= REQUIRED WORK =
If a record below holds a picture, leave the picture out and copy the rest exactly.

= EXTRACTED DATA =
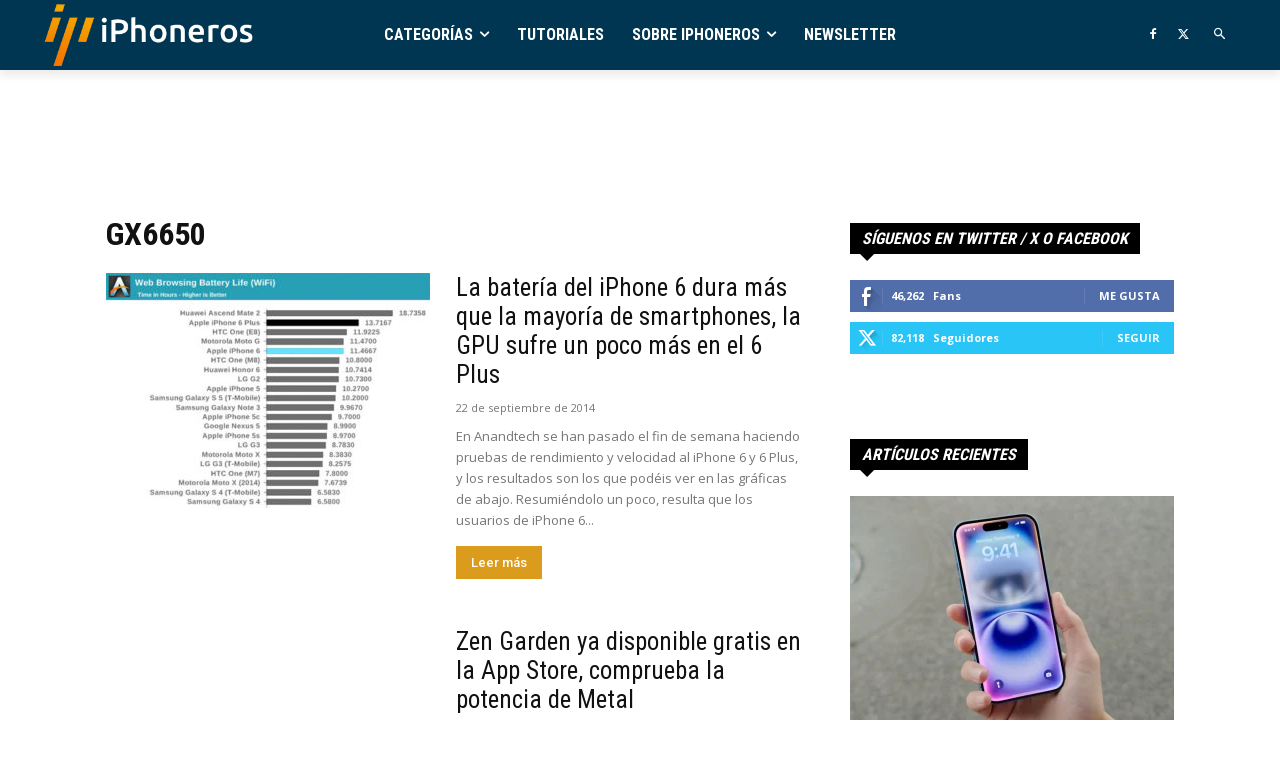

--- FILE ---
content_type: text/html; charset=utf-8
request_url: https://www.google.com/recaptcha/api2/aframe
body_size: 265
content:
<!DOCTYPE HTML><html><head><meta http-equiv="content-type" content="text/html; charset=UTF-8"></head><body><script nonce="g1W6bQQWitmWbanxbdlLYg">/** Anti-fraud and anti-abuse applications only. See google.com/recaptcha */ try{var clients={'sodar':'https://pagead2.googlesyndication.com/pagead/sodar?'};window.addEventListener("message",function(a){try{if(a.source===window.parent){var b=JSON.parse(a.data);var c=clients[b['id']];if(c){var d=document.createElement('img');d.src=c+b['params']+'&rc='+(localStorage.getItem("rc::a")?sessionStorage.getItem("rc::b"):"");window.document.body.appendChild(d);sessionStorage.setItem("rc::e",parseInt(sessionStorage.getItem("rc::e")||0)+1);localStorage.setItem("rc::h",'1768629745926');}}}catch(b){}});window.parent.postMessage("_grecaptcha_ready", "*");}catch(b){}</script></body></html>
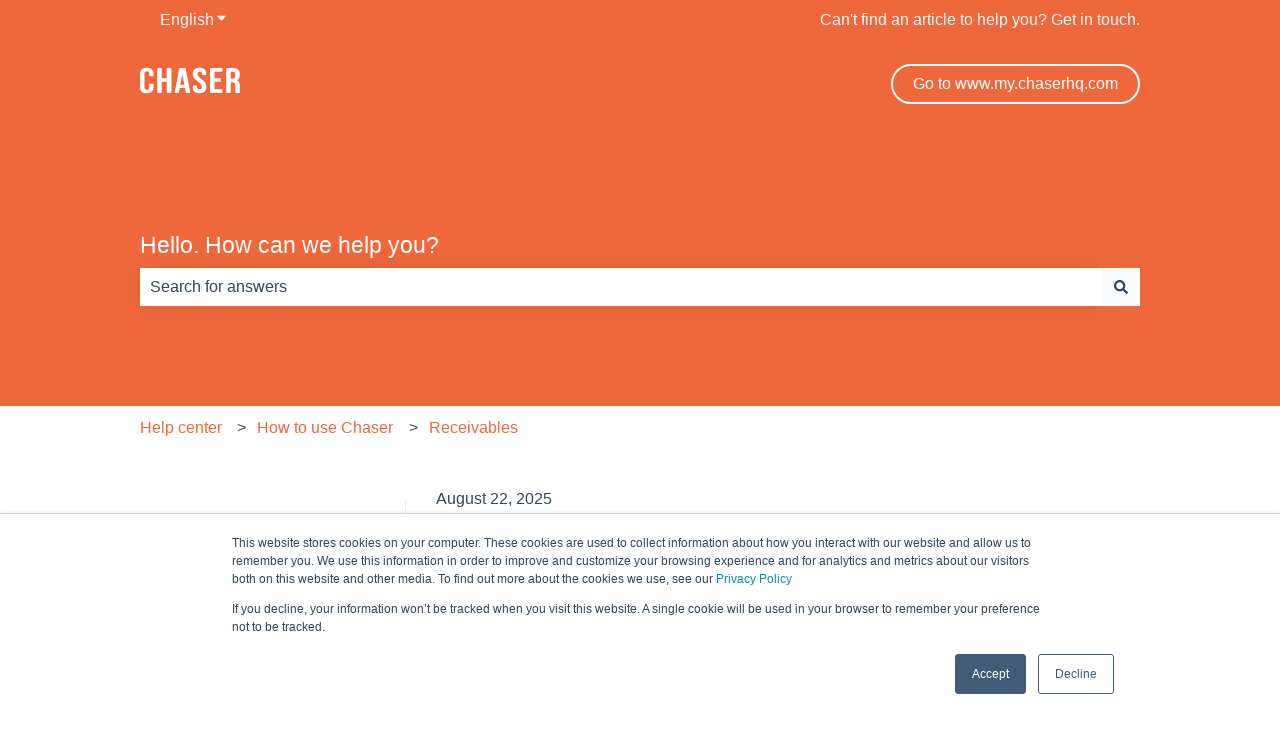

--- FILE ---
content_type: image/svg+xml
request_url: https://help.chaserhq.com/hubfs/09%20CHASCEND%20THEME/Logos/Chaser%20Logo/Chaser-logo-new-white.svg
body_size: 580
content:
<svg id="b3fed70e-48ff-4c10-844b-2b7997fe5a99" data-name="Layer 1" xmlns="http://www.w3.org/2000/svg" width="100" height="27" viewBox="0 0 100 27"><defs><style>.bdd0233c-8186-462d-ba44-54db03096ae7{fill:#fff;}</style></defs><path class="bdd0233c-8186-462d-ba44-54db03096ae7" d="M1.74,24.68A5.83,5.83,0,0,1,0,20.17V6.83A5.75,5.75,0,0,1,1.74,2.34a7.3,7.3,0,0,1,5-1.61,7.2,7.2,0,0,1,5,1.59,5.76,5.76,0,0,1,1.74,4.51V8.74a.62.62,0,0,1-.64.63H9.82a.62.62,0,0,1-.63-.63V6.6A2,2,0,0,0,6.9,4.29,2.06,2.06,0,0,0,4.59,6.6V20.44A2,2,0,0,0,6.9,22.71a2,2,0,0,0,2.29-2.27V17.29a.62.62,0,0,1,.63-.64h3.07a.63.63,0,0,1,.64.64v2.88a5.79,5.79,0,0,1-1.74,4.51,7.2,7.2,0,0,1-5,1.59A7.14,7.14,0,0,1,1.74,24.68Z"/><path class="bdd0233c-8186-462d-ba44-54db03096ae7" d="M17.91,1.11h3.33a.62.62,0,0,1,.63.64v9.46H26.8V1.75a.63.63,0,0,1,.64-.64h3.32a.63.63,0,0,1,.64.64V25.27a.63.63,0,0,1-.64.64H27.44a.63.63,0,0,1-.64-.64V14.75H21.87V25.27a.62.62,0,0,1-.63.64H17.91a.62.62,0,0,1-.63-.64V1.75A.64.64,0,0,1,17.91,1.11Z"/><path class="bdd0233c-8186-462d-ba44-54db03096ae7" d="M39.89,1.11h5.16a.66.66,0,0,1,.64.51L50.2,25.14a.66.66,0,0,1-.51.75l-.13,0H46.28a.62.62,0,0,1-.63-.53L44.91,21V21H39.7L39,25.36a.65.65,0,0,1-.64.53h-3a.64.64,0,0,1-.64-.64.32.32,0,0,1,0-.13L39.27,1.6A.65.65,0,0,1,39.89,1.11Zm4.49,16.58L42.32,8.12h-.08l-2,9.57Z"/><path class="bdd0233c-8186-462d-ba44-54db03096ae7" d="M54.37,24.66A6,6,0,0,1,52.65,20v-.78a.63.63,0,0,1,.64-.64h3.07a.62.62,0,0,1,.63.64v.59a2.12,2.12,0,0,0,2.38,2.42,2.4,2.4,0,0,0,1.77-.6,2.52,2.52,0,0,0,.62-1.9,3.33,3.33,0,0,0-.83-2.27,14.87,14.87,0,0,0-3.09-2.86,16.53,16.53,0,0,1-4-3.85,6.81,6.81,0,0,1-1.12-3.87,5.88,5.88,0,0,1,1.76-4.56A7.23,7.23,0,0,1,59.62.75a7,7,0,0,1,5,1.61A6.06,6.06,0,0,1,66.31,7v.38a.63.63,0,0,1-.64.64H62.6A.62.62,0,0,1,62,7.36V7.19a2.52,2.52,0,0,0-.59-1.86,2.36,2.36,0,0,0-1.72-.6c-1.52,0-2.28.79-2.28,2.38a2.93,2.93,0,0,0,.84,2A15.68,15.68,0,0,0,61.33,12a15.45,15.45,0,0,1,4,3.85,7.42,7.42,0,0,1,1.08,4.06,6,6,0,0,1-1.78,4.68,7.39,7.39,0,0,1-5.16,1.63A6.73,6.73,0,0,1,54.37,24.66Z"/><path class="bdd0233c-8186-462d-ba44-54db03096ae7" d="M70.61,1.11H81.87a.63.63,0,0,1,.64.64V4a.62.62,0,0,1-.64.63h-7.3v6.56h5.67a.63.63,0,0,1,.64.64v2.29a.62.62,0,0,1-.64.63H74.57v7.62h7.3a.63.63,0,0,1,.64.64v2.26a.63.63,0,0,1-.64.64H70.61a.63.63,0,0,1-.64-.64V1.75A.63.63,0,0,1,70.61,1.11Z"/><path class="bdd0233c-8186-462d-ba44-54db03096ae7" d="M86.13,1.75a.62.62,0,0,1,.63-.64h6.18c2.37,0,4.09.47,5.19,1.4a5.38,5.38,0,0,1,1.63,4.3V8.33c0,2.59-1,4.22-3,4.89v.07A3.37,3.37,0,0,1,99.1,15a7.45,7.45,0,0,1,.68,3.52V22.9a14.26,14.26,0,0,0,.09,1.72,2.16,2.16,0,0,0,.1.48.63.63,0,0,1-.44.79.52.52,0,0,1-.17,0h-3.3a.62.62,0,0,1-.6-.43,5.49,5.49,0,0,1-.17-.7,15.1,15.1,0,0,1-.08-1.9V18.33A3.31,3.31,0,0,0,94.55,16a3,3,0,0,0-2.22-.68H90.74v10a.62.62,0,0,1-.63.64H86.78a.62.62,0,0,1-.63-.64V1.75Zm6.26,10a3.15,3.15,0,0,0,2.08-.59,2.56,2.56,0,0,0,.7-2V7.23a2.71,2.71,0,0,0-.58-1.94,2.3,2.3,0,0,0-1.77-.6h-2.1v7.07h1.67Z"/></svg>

= SOLUTION FOR THIS PROBLEM =
--- FILE ---
content_type: text/html; charset=utf-8
request_url: https://www.google.com/recaptcha/api2/aframe
body_size: 265
content:
<!DOCTYPE HTML><html><head><meta http-equiv="content-type" content="text/html; charset=UTF-8"></head><body><script nonce="g1W6bQQWitmWbanxbdlLYg">/** Anti-fraud and anti-abuse applications only. See google.com/recaptcha */ try{var clients={'sodar':'https://pagead2.googlesyndication.com/pagead/sodar?'};window.addEventListener("message",function(a){try{if(a.source===window.parent){var b=JSON.parse(a.data);var c=clients[b['id']];if(c){var d=document.createElement('img');d.src=c+b['params']+'&rc='+(localStorage.getItem("rc::a")?sessionStorage.getItem("rc::b"):"");window.document.body.appendChild(d);sessionStorage.setItem("rc::e",parseInt(sessionStorage.getItem("rc::e")||0)+1);localStorage.setItem("rc::h",'1768629745926');}}}catch(b){}});window.parent.postMessage("_grecaptcha_ready", "*");}catch(b){}</script></body></html>

--- FILE ---
content_type: image/svg+xml
request_url: https://help.chaserhq.com/hubfs/09%20CHASCEND%20THEME/Logos/Chaser%20Logo/Chaser-logo-new-white.svg
body_size: 580
content:
<svg id="b3fed70e-48ff-4c10-844b-2b7997fe5a99" data-name="Layer 1" xmlns="http://www.w3.org/2000/svg" width="100" height="27" viewBox="0 0 100 27"><defs><style>.bdd0233c-8186-462d-ba44-54db03096ae7{fill:#fff;}</style></defs><path class="bdd0233c-8186-462d-ba44-54db03096ae7" d="M1.74,24.68A5.83,5.83,0,0,1,0,20.17V6.83A5.75,5.75,0,0,1,1.74,2.34a7.3,7.3,0,0,1,5-1.61,7.2,7.2,0,0,1,5,1.59,5.76,5.76,0,0,1,1.74,4.51V8.74a.62.62,0,0,1-.64.63H9.82a.62.62,0,0,1-.63-.63V6.6A2,2,0,0,0,6.9,4.29,2.06,2.06,0,0,0,4.59,6.6V20.44A2,2,0,0,0,6.9,22.71a2,2,0,0,0,2.29-2.27V17.29a.62.62,0,0,1,.63-.64h3.07a.63.63,0,0,1,.64.64v2.88a5.79,5.79,0,0,1-1.74,4.51,7.2,7.2,0,0,1-5,1.59A7.14,7.14,0,0,1,1.74,24.68Z"/><path class="bdd0233c-8186-462d-ba44-54db03096ae7" d="M17.91,1.11h3.33a.62.62,0,0,1,.63.64v9.46H26.8V1.75a.63.63,0,0,1,.64-.64h3.32a.63.63,0,0,1,.64.64V25.27a.63.63,0,0,1-.64.64H27.44a.63.63,0,0,1-.64-.64V14.75H21.87V25.27a.62.62,0,0,1-.63.64H17.91a.62.62,0,0,1-.63-.64V1.75A.64.64,0,0,1,17.91,1.11Z"/><path class="bdd0233c-8186-462d-ba44-54db03096ae7" d="M39.89,1.11h5.16a.66.66,0,0,1,.64.51L50.2,25.14a.66.66,0,0,1-.51.75l-.13,0H46.28a.62.62,0,0,1-.63-.53L44.91,21V21H39.7L39,25.36a.65.65,0,0,1-.64.53h-3a.64.64,0,0,1-.64-.64.32.32,0,0,1,0-.13L39.27,1.6A.65.65,0,0,1,39.89,1.11Zm4.49,16.58L42.32,8.12h-.08l-2,9.57Z"/><path class="bdd0233c-8186-462d-ba44-54db03096ae7" d="M54.37,24.66A6,6,0,0,1,52.65,20v-.78a.63.63,0,0,1,.64-.64h3.07a.62.62,0,0,1,.63.64v.59a2.12,2.12,0,0,0,2.38,2.42,2.4,2.4,0,0,0,1.77-.6,2.52,2.52,0,0,0,.62-1.9,3.33,3.33,0,0,0-.83-2.27,14.87,14.87,0,0,0-3.09-2.86,16.53,16.53,0,0,1-4-3.85,6.81,6.81,0,0,1-1.12-3.87,5.88,5.88,0,0,1,1.76-4.56A7.23,7.23,0,0,1,59.62.75a7,7,0,0,1,5,1.61A6.06,6.06,0,0,1,66.31,7v.38a.63.63,0,0,1-.64.64H62.6A.62.62,0,0,1,62,7.36V7.19a2.52,2.52,0,0,0-.59-1.86,2.36,2.36,0,0,0-1.72-.6c-1.52,0-2.28.79-2.28,2.38a2.93,2.93,0,0,0,.84,2A15.68,15.68,0,0,0,61.33,12a15.45,15.45,0,0,1,4,3.85,7.42,7.42,0,0,1,1.08,4.06,6,6,0,0,1-1.78,4.68,7.39,7.39,0,0,1-5.16,1.63A6.73,6.73,0,0,1,54.37,24.66Z"/><path class="bdd0233c-8186-462d-ba44-54db03096ae7" d="M70.61,1.11H81.87a.63.63,0,0,1,.64.64V4a.62.62,0,0,1-.64.63h-7.3v6.56h5.67a.63.63,0,0,1,.64.64v2.29a.62.62,0,0,1-.64.63H74.57v7.62h7.3a.63.63,0,0,1,.64.64v2.26a.63.63,0,0,1-.64.64H70.61a.63.63,0,0,1-.64-.64V1.75A.63.63,0,0,1,70.61,1.11Z"/><path class="bdd0233c-8186-462d-ba44-54db03096ae7" d="M86.13,1.75a.62.62,0,0,1,.63-.64h6.18c2.37,0,4.09.47,5.19,1.4a5.38,5.38,0,0,1,1.63,4.3V8.33c0,2.59-1,4.22-3,4.89v.07A3.37,3.37,0,0,1,99.1,15a7.45,7.45,0,0,1,.68,3.52V22.9a14.26,14.26,0,0,0,.09,1.72,2.16,2.16,0,0,0,.1.48.63.63,0,0,1-.44.79.52.52,0,0,1-.17,0h-3.3a.62.62,0,0,1-.6-.43,5.49,5.49,0,0,1-.17-.7,15.1,15.1,0,0,1-.08-1.9V18.33A3.31,3.31,0,0,0,94.55,16a3,3,0,0,0-2.22-.68H90.74v10a.62.62,0,0,1-.63.64H86.78a.62.62,0,0,1-.63-.64V1.75Zm6.26,10a3.15,3.15,0,0,0,2.08-.59,2.56,2.56,0,0,0,.7-2V7.23a2.71,2.71,0,0,0-.58-1.94,2.3,2.3,0,0,0-1.77-.6h-2.1v7.07h1.67Z"/></svg>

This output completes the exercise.